The new research has been selected by an international scientific committee to be given the Atlas award.
Between 1990 and 2005, the world’s rainforests were depleted by more than 8% through deforestation, in part to make way for agriculture. Today, large areas of agricultural land are being restored to rainforest to meet conservation goals in the tropics. It is important to monitor the success of these efforts to ensure that these areas are replenished with the right vegetation.
There are many drivers for conservation efforts, including governmental subsidies, and many of the people implementing the projects are individual land owners. Monitoring regeneration can be labor intensive and expensive, making it difficult to know whether conservation efforts have been successful.
However, using unmanned aerial vehicles – or drones – to replace manual monitoring under certain conditions could save considerable costs, making the monitoring process more feasible for scientists.
“It’s early days but drones have great potential for monitoring restoration efforts in tropical forests,” said lead author of the study Dr. Rakan Zahawi, from the Organization for Tropical Studies. “We’ve shown that using drones to replace manual labor can reduce the costs associated with monitoring conservation projects. This could result in more people monitoring their land in the tropics, giving us better information about what works and what doesn’t.”
Traditionally, rainforest regeneration has been monitored manually. This requires skilled, knowledgeable people and specialist equipment, and can be especially challenging if the land is difficult to access. An alternative to manual monitoring is LiDAR – remote sensing technology that analyzes reflected light. However, a single LiDAR flight to monitor forest recovery remotely can cost upwards of $20,000.
In the new study, Dr. Zahawi and the team, including researchers from the University of Maryland and the University of California-Santa Cruz, USA, tested a new automated approach to monitoring that doesn’t involve manual intervention. Using inexpensive drone-based remote sensing technology, the researchers measured the structure of the forest canopy across a series of 1-hectare regenerating fields that were previously agricultural land in southern Costa Rica. The land is part of a long-term tropical forest restoration study.
The drones were fitted with a simple 10 megapixel point-and-shoot digital camera and use open-source software to process these overlapping images. The camera takes thousands of photos and the “Ecosynth” methodology then creates 3D images called point clouds that represent the vegetation. In total, the drone and camera cost US$1500 – less than a tenth the cost of some equivalent flights.
The researchers compared the results produced by Ecosynth for canopy height, above ground biomass and canopy structure – whether the canopy was rough or open – to field based measures. They also evaluated whether Ecosynth-measured canopy height could predict the abundance of fruit-eating (frugivore) birds as accurately as field based height measures; many fruit-eating birds, such as the mountain thrush, black guan and sooty-capped bush tanager, are important for forest regeneration. The results showed that Ecosynth was as accurate as human monitoring, although there were some errors when the canopy was low.
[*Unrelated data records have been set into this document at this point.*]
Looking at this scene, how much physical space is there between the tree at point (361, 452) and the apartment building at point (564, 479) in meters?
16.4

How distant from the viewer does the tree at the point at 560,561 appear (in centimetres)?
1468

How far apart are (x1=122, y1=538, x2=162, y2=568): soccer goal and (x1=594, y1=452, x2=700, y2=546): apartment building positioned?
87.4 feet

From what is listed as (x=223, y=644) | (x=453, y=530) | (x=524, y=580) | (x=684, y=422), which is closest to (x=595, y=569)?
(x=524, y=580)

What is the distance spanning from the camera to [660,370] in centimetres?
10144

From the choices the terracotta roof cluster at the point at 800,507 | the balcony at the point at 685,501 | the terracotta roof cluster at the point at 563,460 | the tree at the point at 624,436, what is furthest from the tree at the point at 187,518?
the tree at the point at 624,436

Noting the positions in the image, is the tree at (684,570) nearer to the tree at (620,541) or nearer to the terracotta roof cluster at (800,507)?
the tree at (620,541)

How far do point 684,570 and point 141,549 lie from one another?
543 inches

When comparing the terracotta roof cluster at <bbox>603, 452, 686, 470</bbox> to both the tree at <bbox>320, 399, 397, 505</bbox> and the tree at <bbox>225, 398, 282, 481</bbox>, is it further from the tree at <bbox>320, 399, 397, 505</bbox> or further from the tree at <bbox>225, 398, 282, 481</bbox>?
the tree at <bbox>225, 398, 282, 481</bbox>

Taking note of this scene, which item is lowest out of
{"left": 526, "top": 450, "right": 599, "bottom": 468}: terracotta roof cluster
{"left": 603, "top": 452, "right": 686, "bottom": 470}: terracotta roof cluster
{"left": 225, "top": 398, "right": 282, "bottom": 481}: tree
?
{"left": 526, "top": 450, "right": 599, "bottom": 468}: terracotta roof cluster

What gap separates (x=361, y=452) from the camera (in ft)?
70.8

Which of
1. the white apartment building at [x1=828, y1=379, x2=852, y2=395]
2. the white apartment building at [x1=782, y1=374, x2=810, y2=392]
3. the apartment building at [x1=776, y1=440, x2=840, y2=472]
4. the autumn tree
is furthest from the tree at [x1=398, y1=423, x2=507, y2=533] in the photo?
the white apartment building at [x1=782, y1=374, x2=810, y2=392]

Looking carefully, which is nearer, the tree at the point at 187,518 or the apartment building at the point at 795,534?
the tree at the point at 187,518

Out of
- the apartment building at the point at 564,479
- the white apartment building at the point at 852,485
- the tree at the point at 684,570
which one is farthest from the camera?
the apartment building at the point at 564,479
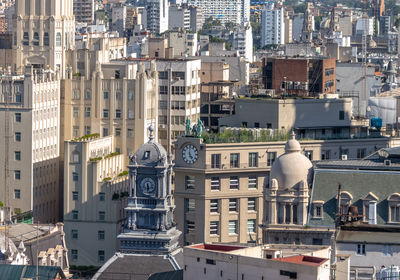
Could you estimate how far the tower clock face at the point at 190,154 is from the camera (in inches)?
5320

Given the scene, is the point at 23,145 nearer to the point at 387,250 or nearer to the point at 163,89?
the point at 163,89

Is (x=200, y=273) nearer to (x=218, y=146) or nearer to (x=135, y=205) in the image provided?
(x=135, y=205)

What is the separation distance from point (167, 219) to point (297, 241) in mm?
9896

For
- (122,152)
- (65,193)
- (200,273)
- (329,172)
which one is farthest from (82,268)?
(200,273)

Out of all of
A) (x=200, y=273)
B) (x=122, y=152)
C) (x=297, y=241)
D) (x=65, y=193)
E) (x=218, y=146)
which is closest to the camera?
(x=200, y=273)

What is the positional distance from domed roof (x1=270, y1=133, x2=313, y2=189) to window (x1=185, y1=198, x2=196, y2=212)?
64.0ft

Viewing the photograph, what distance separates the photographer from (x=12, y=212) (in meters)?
149

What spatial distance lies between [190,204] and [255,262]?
41579mm

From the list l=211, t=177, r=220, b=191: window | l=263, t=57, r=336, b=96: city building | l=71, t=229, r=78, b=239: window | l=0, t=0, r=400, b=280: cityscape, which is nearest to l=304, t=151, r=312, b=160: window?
l=0, t=0, r=400, b=280: cityscape

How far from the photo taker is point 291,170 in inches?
4542

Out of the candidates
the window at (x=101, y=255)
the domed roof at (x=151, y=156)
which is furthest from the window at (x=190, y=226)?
the domed roof at (x=151, y=156)

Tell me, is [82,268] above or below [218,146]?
below

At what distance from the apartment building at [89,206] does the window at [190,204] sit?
10962mm

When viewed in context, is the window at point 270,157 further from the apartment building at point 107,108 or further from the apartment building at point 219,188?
the apartment building at point 107,108
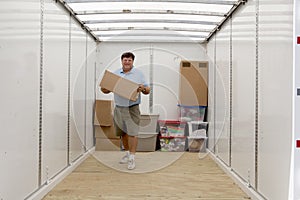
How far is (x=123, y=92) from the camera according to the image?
4.20 m

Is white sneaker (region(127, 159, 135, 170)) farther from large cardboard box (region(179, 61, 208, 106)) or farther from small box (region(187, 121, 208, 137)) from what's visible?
large cardboard box (region(179, 61, 208, 106))

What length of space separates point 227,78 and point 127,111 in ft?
3.97

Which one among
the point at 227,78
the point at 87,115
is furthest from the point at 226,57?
the point at 87,115

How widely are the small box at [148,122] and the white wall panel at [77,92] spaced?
1.00 m

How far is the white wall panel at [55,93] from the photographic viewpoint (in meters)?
3.07

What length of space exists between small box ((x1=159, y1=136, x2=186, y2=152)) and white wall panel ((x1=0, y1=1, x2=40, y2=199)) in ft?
9.77

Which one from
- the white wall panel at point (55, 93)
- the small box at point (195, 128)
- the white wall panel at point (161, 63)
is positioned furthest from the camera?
the white wall panel at point (161, 63)

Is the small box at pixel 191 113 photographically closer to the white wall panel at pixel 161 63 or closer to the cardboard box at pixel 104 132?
the white wall panel at pixel 161 63

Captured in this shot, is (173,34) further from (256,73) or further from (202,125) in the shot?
(256,73)

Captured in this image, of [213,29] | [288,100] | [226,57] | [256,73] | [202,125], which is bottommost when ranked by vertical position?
[202,125]

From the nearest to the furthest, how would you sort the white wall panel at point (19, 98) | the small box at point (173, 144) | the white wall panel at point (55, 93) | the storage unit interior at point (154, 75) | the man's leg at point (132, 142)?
the white wall panel at point (19, 98)
the storage unit interior at point (154, 75)
the white wall panel at point (55, 93)
the man's leg at point (132, 142)
the small box at point (173, 144)

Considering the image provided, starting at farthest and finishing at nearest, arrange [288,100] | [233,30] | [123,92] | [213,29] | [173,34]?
[173,34]
[213,29]
[123,92]
[233,30]
[288,100]

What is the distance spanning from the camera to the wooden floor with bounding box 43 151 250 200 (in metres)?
3.08

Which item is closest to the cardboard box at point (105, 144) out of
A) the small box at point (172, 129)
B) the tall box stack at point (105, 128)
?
the tall box stack at point (105, 128)
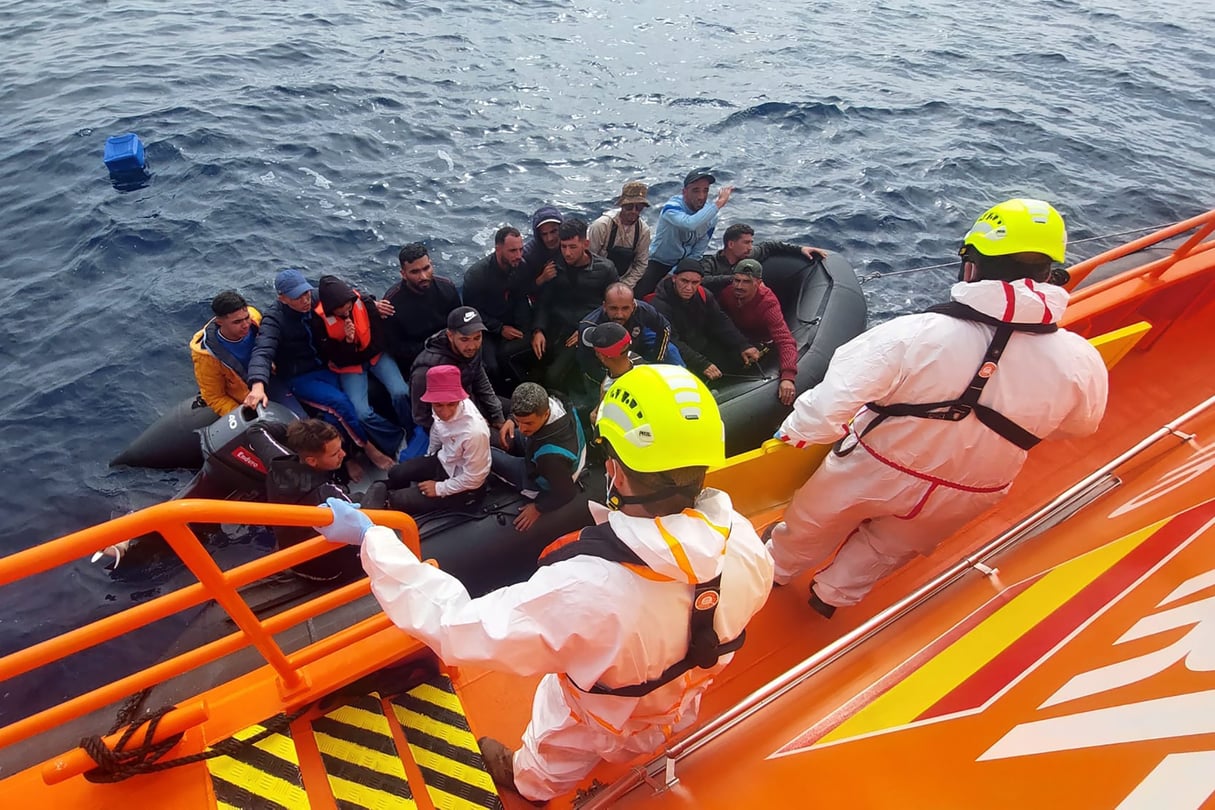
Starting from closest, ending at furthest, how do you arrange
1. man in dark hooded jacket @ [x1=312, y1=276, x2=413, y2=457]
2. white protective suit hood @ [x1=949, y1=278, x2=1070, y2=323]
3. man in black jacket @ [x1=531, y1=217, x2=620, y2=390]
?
1. white protective suit hood @ [x1=949, y1=278, x2=1070, y2=323]
2. man in dark hooded jacket @ [x1=312, y1=276, x2=413, y2=457]
3. man in black jacket @ [x1=531, y1=217, x2=620, y2=390]

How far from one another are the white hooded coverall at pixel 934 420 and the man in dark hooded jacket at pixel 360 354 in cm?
315

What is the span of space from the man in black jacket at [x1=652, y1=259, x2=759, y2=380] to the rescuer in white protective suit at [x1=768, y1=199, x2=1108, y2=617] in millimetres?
2489

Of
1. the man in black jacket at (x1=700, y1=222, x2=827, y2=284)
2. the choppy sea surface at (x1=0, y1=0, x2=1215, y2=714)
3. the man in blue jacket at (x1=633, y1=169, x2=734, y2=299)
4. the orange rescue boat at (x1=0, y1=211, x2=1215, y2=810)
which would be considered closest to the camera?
the orange rescue boat at (x1=0, y1=211, x2=1215, y2=810)

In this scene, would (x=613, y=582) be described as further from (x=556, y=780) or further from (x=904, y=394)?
(x=904, y=394)

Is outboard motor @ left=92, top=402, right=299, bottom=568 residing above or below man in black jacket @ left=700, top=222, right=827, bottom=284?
below

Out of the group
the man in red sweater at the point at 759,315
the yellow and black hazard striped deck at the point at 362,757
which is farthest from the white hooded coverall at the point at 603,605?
the man in red sweater at the point at 759,315

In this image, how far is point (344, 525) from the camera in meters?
2.00

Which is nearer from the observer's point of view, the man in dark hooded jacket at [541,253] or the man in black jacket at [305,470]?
the man in black jacket at [305,470]

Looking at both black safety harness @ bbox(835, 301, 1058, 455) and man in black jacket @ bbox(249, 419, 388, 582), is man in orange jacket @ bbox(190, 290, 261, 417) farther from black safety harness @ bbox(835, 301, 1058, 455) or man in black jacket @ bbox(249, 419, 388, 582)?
black safety harness @ bbox(835, 301, 1058, 455)

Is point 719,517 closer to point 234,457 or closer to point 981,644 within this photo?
point 981,644

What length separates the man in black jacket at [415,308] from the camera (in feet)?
15.9

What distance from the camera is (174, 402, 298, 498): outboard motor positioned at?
3.83 meters

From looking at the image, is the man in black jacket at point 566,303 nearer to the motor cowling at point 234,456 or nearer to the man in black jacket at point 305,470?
the motor cowling at point 234,456

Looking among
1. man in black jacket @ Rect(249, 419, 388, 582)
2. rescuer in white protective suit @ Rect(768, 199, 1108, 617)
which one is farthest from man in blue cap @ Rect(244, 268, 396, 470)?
rescuer in white protective suit @ Rect(768, 199, 1108, 617)
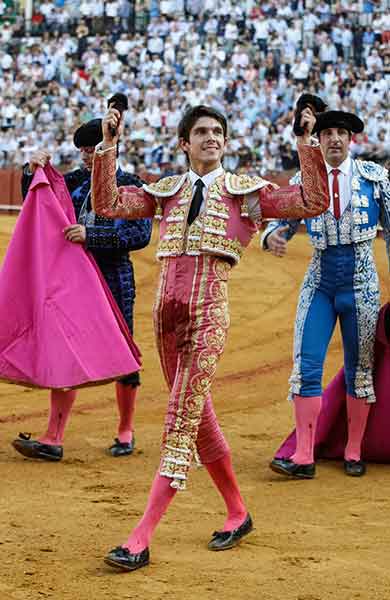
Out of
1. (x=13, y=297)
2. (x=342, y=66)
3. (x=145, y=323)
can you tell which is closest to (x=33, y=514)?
(x=13, y=297)

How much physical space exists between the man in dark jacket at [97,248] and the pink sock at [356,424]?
3.57 ft

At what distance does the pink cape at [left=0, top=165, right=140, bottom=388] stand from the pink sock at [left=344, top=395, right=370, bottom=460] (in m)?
1.09

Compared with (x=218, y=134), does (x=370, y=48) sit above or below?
above

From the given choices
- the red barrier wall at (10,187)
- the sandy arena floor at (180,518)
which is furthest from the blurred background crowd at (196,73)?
the sandy arena floor at (180,518)

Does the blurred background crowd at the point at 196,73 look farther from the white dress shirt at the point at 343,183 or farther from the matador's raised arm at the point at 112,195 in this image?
the matador's raised arm at the point at 112,195

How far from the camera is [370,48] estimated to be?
730 inches

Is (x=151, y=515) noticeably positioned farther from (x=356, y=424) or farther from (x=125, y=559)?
(x=356, y=424)

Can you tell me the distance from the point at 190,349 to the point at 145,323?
22.0 feet

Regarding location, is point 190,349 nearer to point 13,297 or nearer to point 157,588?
point 157,588

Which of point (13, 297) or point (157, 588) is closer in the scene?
point (157, 588)

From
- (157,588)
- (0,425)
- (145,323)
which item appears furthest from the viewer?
(145,323)

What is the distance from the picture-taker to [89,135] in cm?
533

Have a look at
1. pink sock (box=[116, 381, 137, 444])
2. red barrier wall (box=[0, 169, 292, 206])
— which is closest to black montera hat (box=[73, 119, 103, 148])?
pink sock (box=[116, 381, 137, 444])

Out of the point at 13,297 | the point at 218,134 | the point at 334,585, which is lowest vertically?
the point at 334,585
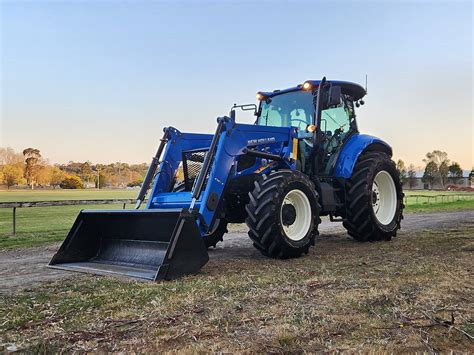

“There is still some work to do to optimize Ecosynth and make sure measurements are accurate in all situations. However, the approach has real promise in monitoring regeneration,” said Dr. Zahawi. “The reduced cost and labor intensity means that many more farmers will be able to monitor their land, giving us far more data about how best to conserve tropical forests.”
The article is “Using lightweight unmanned aerial vehicles to monitor tropical forest recovery,” by Rakan A. Zahawi, Jonathan P. Dandois, Karen D. Holl, Dana Nadwodny, J. Leighton Reid and Erle C. Ellis (doi: 10.1016/j.biocon.2015.03.031). The article appears in Biological Conservation, 186 (June 2015) pages 287–295, published by Elsevier.